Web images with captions

▼

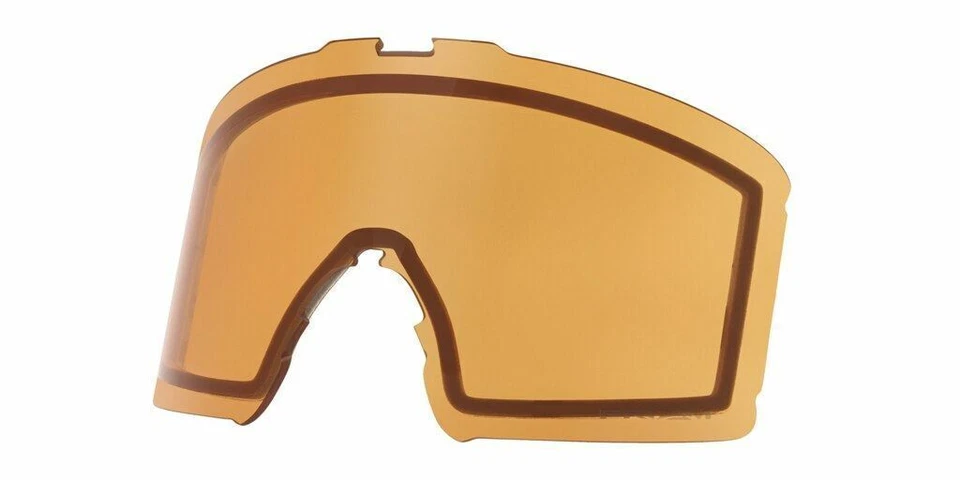 Lente Oakley Line Miner & Line Miner XL o L, Oakley Original, Distribuidor Autorizado Foto 4 de 4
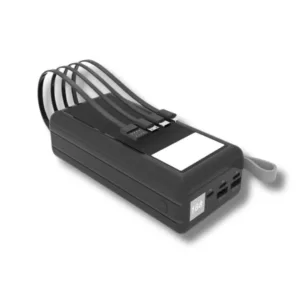 Batterie Externe 50000mAh iPhone et android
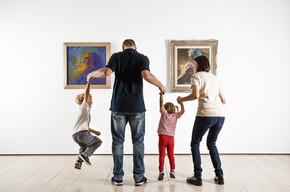  Museums for kids 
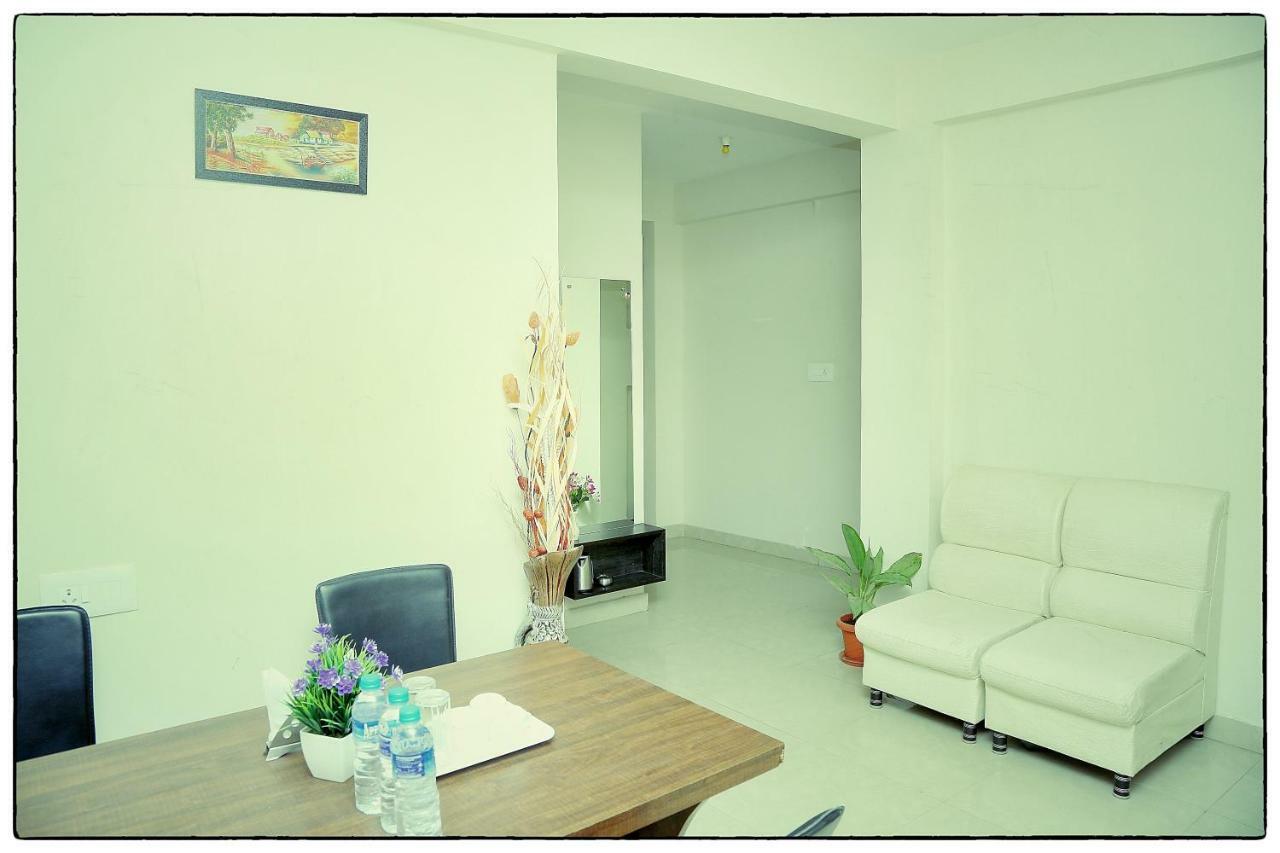Orange Corner, Near Kempegowda Airport, Airport Pickup And Drop Available 24X7 Devanahalli ภายนอก รูปภาพ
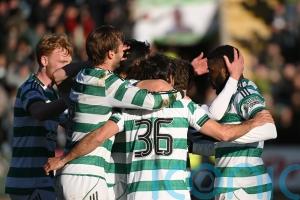 Martin O’Neill gets the mentality shift he wanted as Celtic win at Dundee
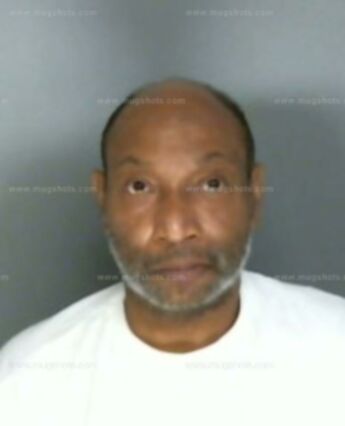 Randolph James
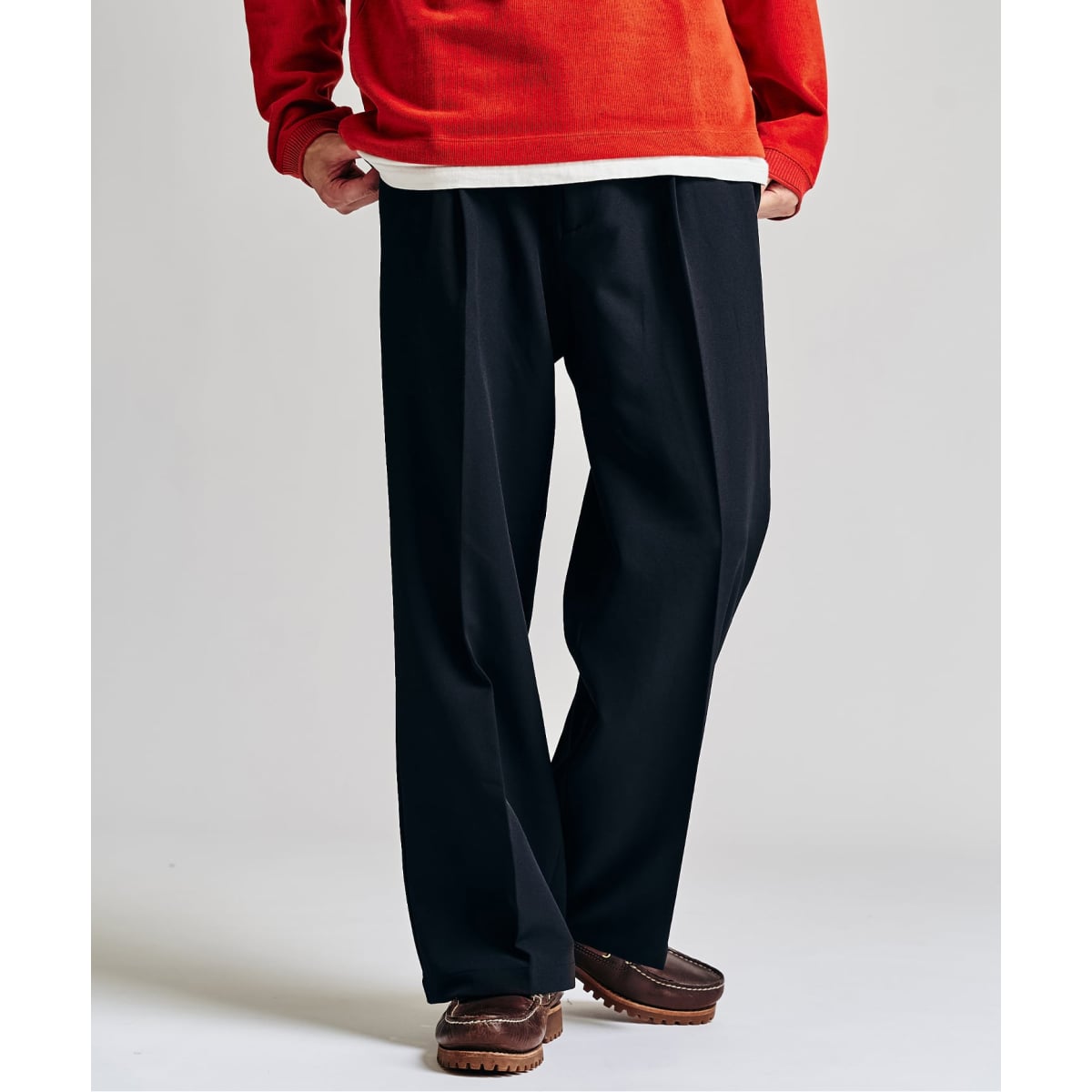 追加販売》DICKIES 417別注 refine スラックス | 417 エディフィス(417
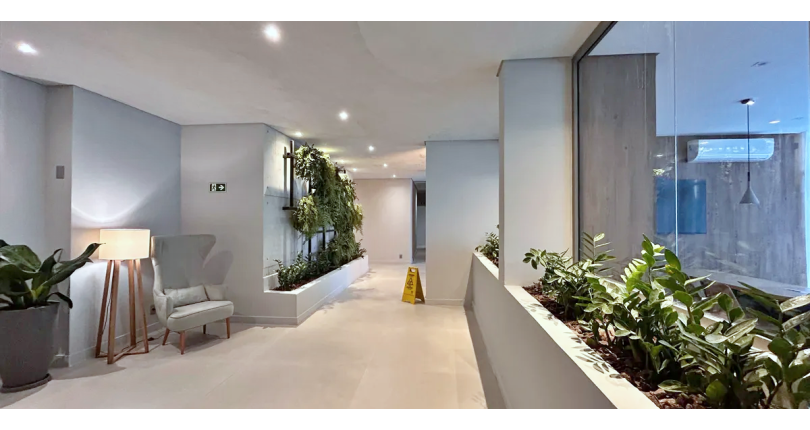Apartamento à venda no Bairro da Vila Primavera na Rua Antônio Blasques 122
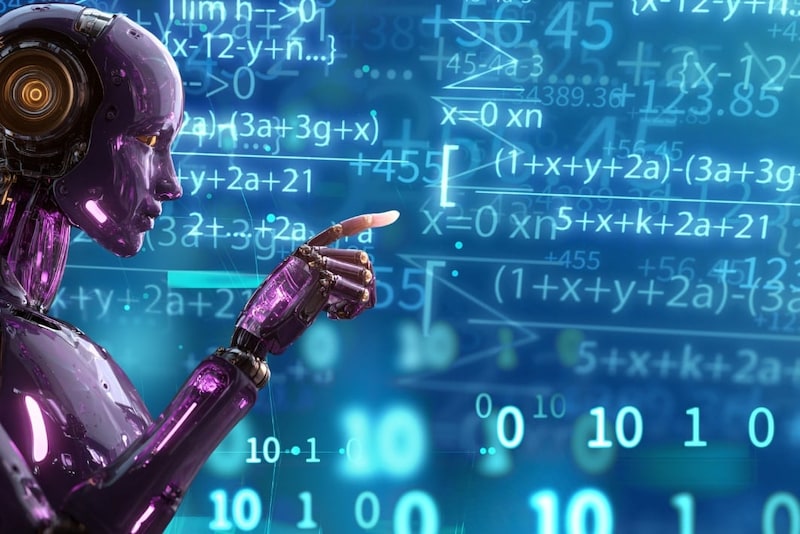 宇宙の謎を数式として吐き出し続ける生成ＡＩが誕生――対人類用「わかりやすさモード」搭載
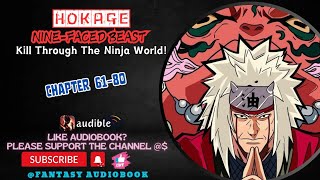 Hokage: Nine-Faced Beast, Kill Through The Ninja World | Chapter 61-80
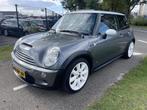 MINI Mini 1.6 Cooper S Chili | Panoramadak | LM Velgen | 170, Voorwielaandrijving, Gebruikt, 4 cilinders, 4 stoelen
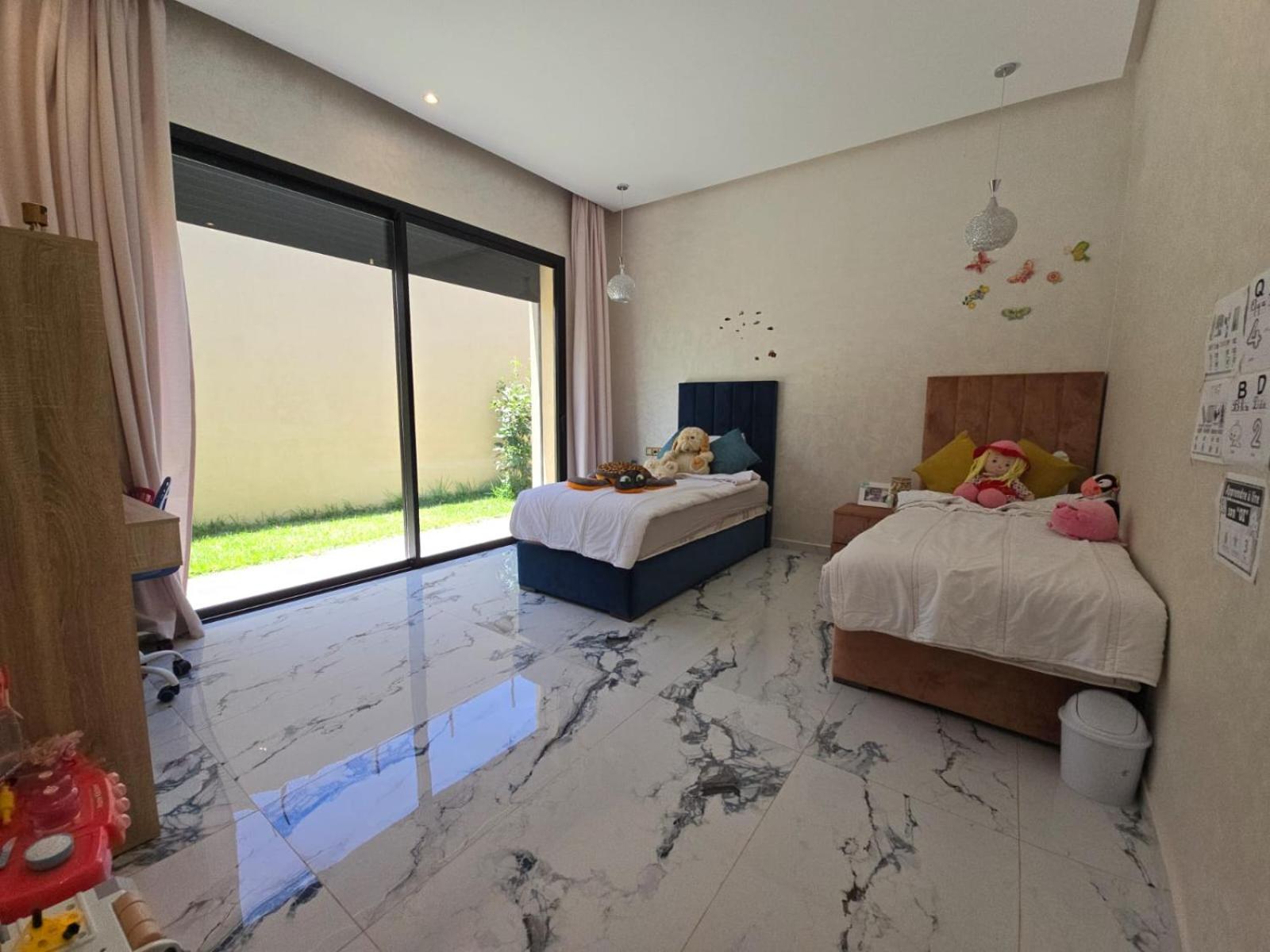 Echwitter Villa *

▲

Copy the text of every entry above verbatim, leaving out the pictures and their markers.

 Lente Oakley Line Miner & Line Miner XL o L, Oakley Original, Distribuidor Autorizado Foto 4 de 4
 Batterie Externe 50000mAh iPhone et android
  Museums for kids 
Orange Corner, Near Kempegowda Airport, Airport Pickup And Drop Available 24X7 Devanahalli ภายนอก รูปภาพ
 Martin O’Neill gets the mentality shift he wanted as Celtic win at Dundee
 Randolph James
 追加販売》DICKIES 417別注 refine スラックス | 417 エディフィス(417
Apartamento à venda no Bairro da Vila Primavera na Rua Antônio Blasques 122
 宇宙の謎を数式として吐き出し続ける生成ＡＩが誕生――対人類用「わかりやすさモード」搭載
 Hokage: Nine-Faced Beast, Kill Through The Ninja World | Chapter 61-80
 MINI Mini 1.6 Cooper S Chili | Panoramadak | LM Velgen | 170, Voorwielaandrijving, Gebruikt, 4 cilinders, 4 stoelen
 Echwitter Villa *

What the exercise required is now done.